Q: I think my girlfriend is about to break up with me, because there were these girls she didn’t want me to hang out with but I did, because I was mad at her for cheating on me, which she told me about a long time ago and was open about, so I decided to have secrets of my own, which I know was a horrible idea. Well we had this big fight where she wanted me to tell her everything, and I did for the most part, leaving out one time where I had this party and invited this girl over to my house. She just found out yesterday and is really upset, and I don’t know what to do. For some reason, I’ve lied to her a lot, because I don’t want to get in trouble, and I know that if I’m honest she’ll accept it and everything will be okay, but for some reason I can’t get it through my thick skull. I keep messing up time after time. I don’t want to lose her because she understands me and is the best thing to happen to me. I don’t know what to do, I slept all day today just because I didn’t know what to do. I really don’t want to lose her and I feel so bad for making her feel horrible, and when we were talking and she was crying I really felt bad about it and hated seeing her cry but I still felt sort of detached for some reason. I don’t know why I feel detached sometimes but I would really like to not feel that way. For some reason I think subconsciously I like to feel miserable, because otherwise I don’t know why I do the things I do. Sometimes before I do or say anything I think to myself “this is not a good idea” but then I do it anyway.  I really don’t want to lose her, I’ve been through so much with her, more than anybody. shes my best friend and my confidant and shes always been there for her. I just want to be normal, and not lose the most important person in my life.

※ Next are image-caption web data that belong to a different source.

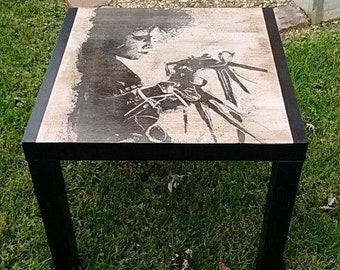 Puede incluir: Mesa de café negra con una tapa cuadrada que presenta una imagen en blanco y negro de una persona con una mano grande. La mesa tiene un marco negro.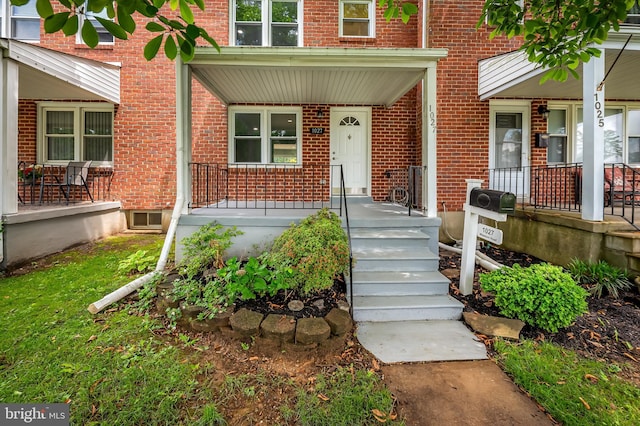 view of exterior entry featuring a porch and brick siding
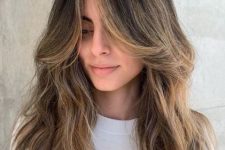long brunette locks with soft honey balayage and curtain bangs, with textures are incredibly beautiful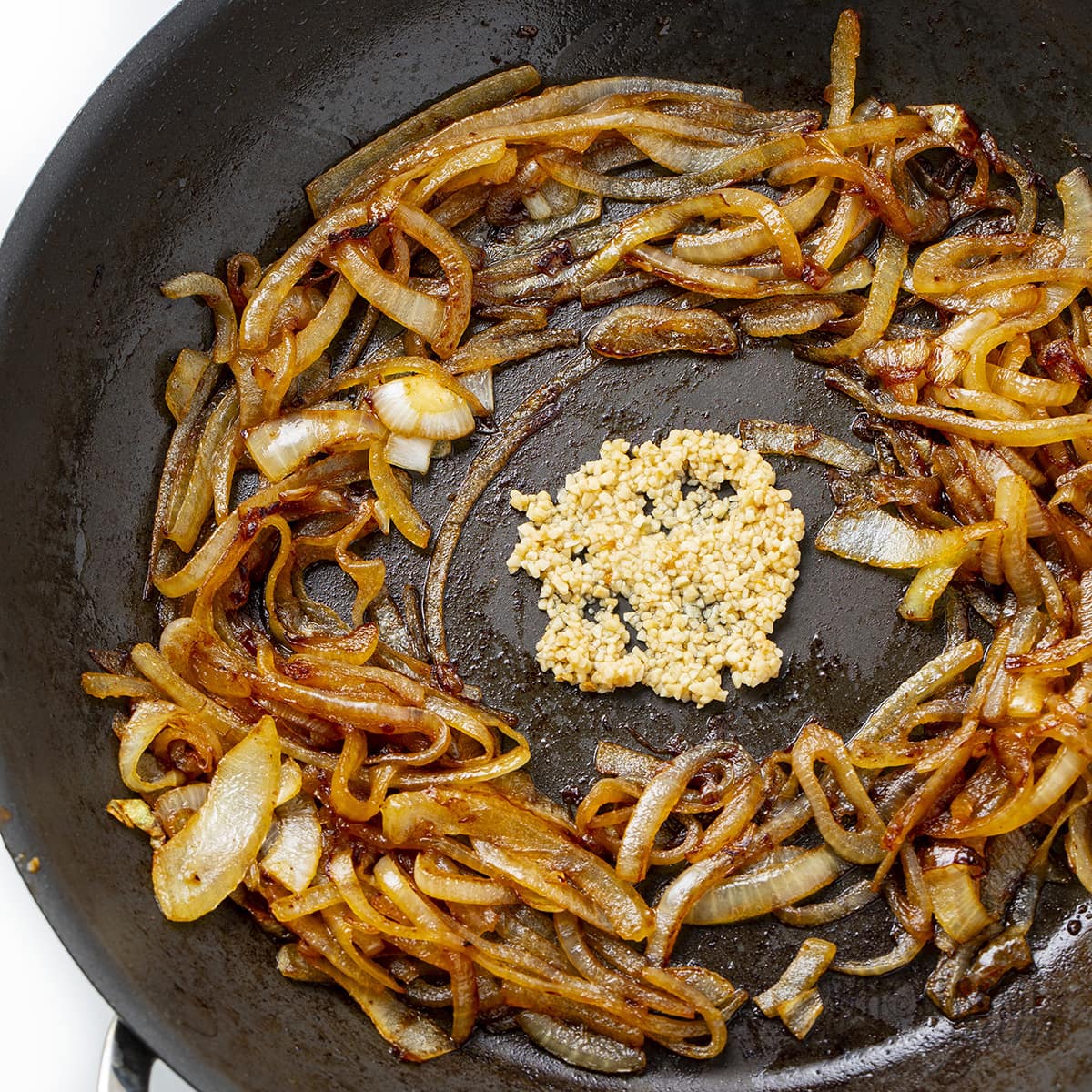 Fried onions and garlic in a skillet.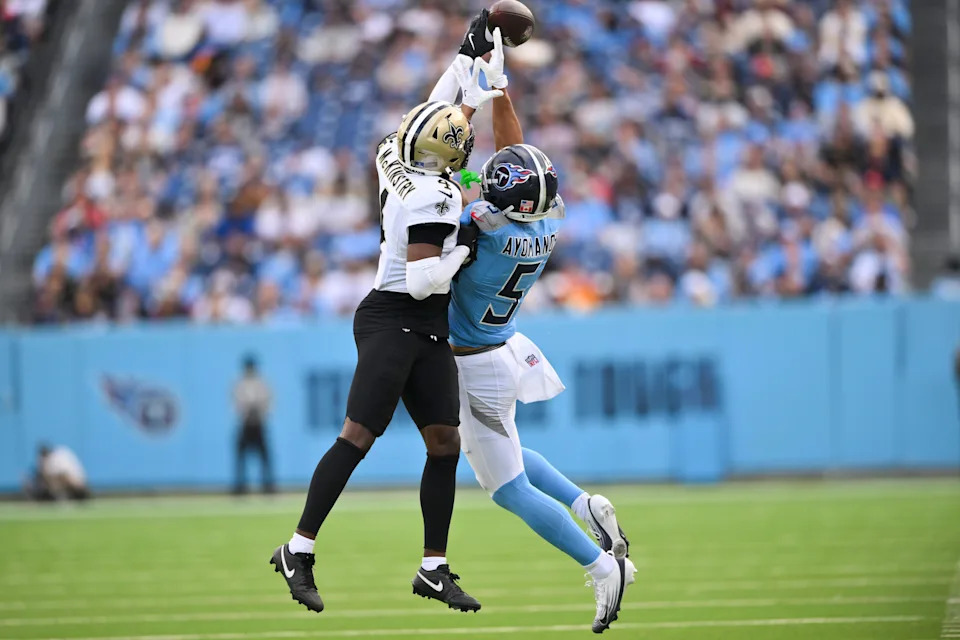 Dec 28, 2025; Nashville, Tennessee, USA; New Orleans Saints cornerback Kool-Aid McKinstry (4) breaks up the pass to Tennessee Titans wide receiver Elic Ayomanor (5) during the second half of the game at Nissan Stadium. Mandatory Credit: Steve Roberts-Imagn Images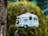 A birdhouse designed to look like a vintage camper van with detailed features including windows, a door, and a spare tire. It hangs from a rope against a backdrop of blurred greenery, providing a whimsical and nostalgic aesthetic.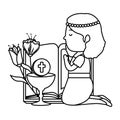 little kneeling girl with bible and flowers first communion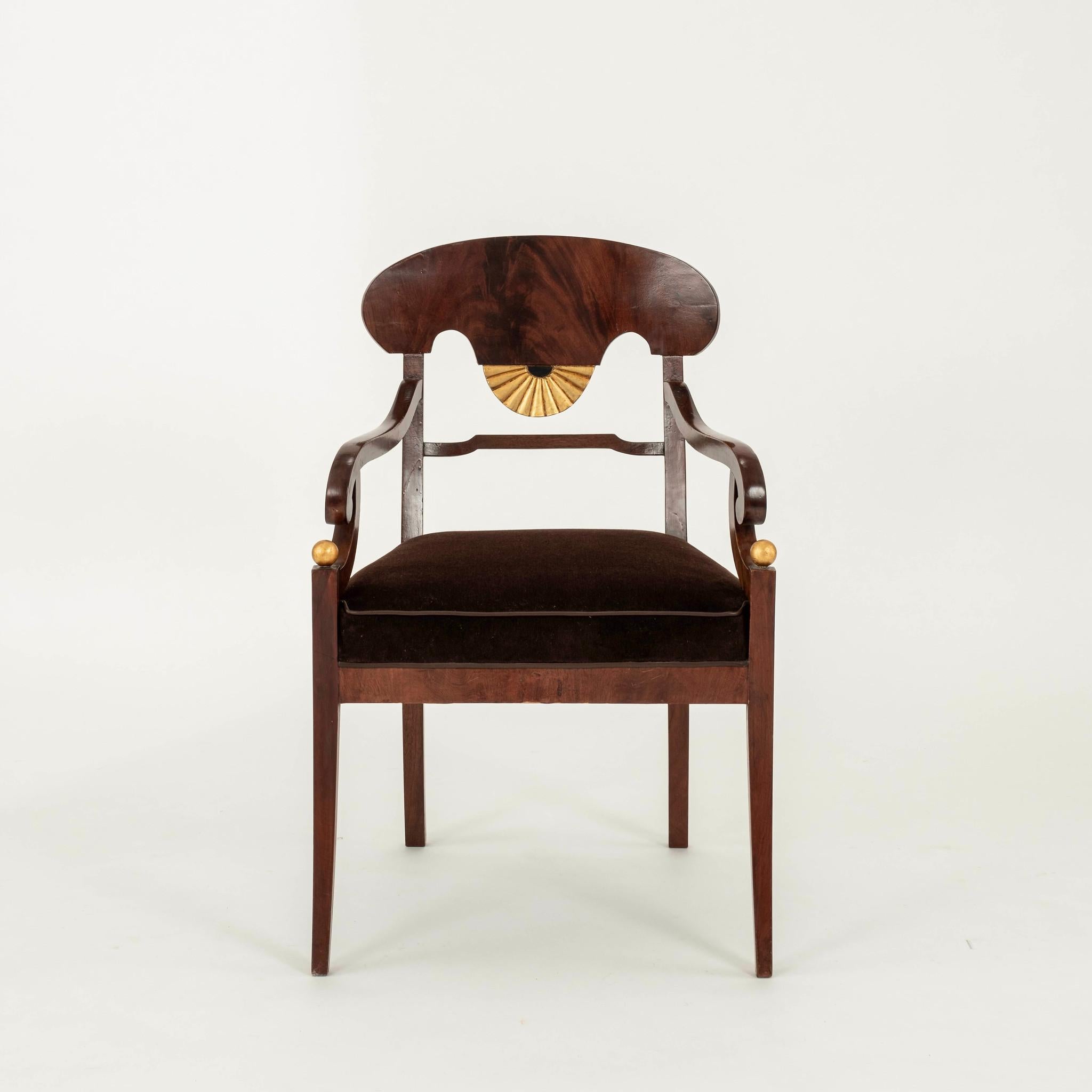 Pair of period Swedish  Biedermeier armchairs: handsome mahogany hardwoods with gilded accents newly upholstered in chocolate mohair with leather trim.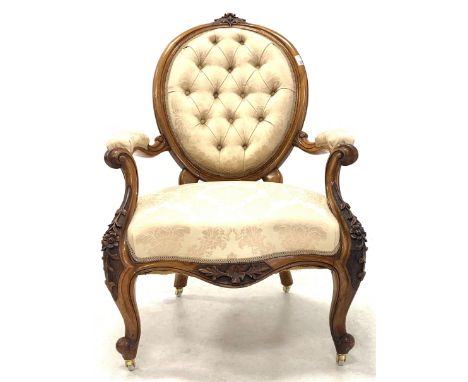Late Victorian mahogany open armchair, floral carved crest rail over oval buttoned back, scrolled and leaf carved arm termina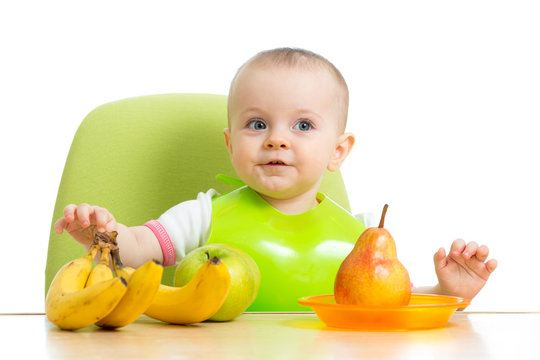 baby sitting at table with fruits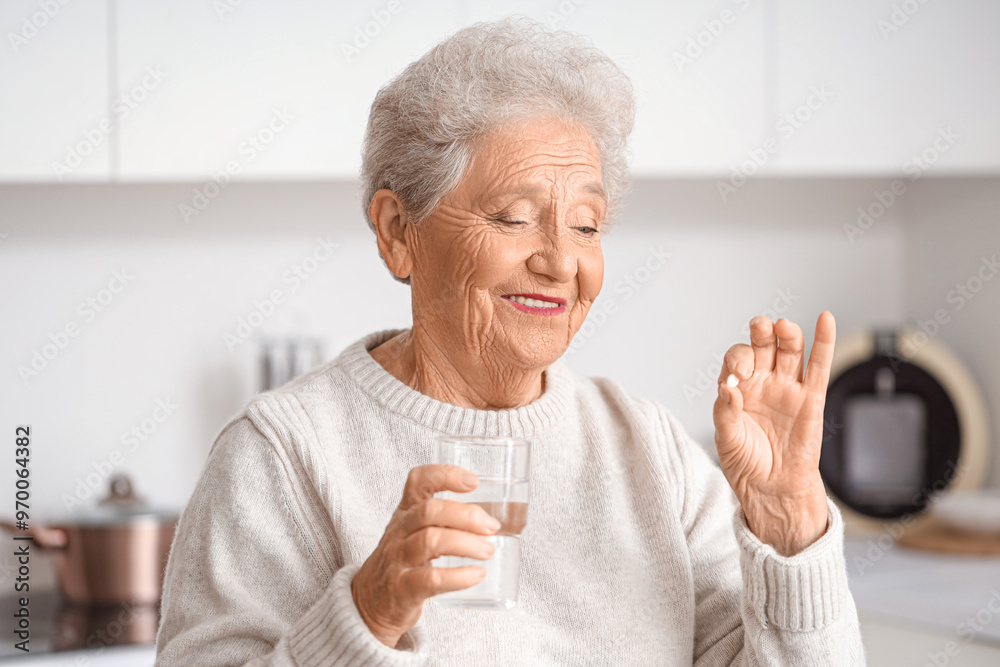 Senior woman with pill and glass of water in kitchen, closeup Senior woman with pill and glass of water in kitchen, closeup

A: Thanks for writing in for help with your relationship. Whether or not she breaks up with you, it’s important for you to get to the bottom of you why you continue to do things, like lie and cheat, that you know aren’t a good idea. Frequently, relationship sabotage has roots in past hurts. Is there anything in your relationship or family history that might be emotionally driving your pattern of pushing your girlfriend away? Your emotional detachment to her sadness also suggests that there may be something that is unresolved for you in close relationships.  I suggest that you get a therapist and explore what’s driving this pattern so if your girlfriend stays with you, you can learn how to maintain closeness and if she breaks up with you, you can prevent this pattern in future relationships. Also, consider reading the book “Getting the Love You Want: A Guide For Couples” by Dr. Harville Hendrix to help you start understanding the deeper patterns that may be getting in the way of your love relationship.

Take good care of yourself and your relationships!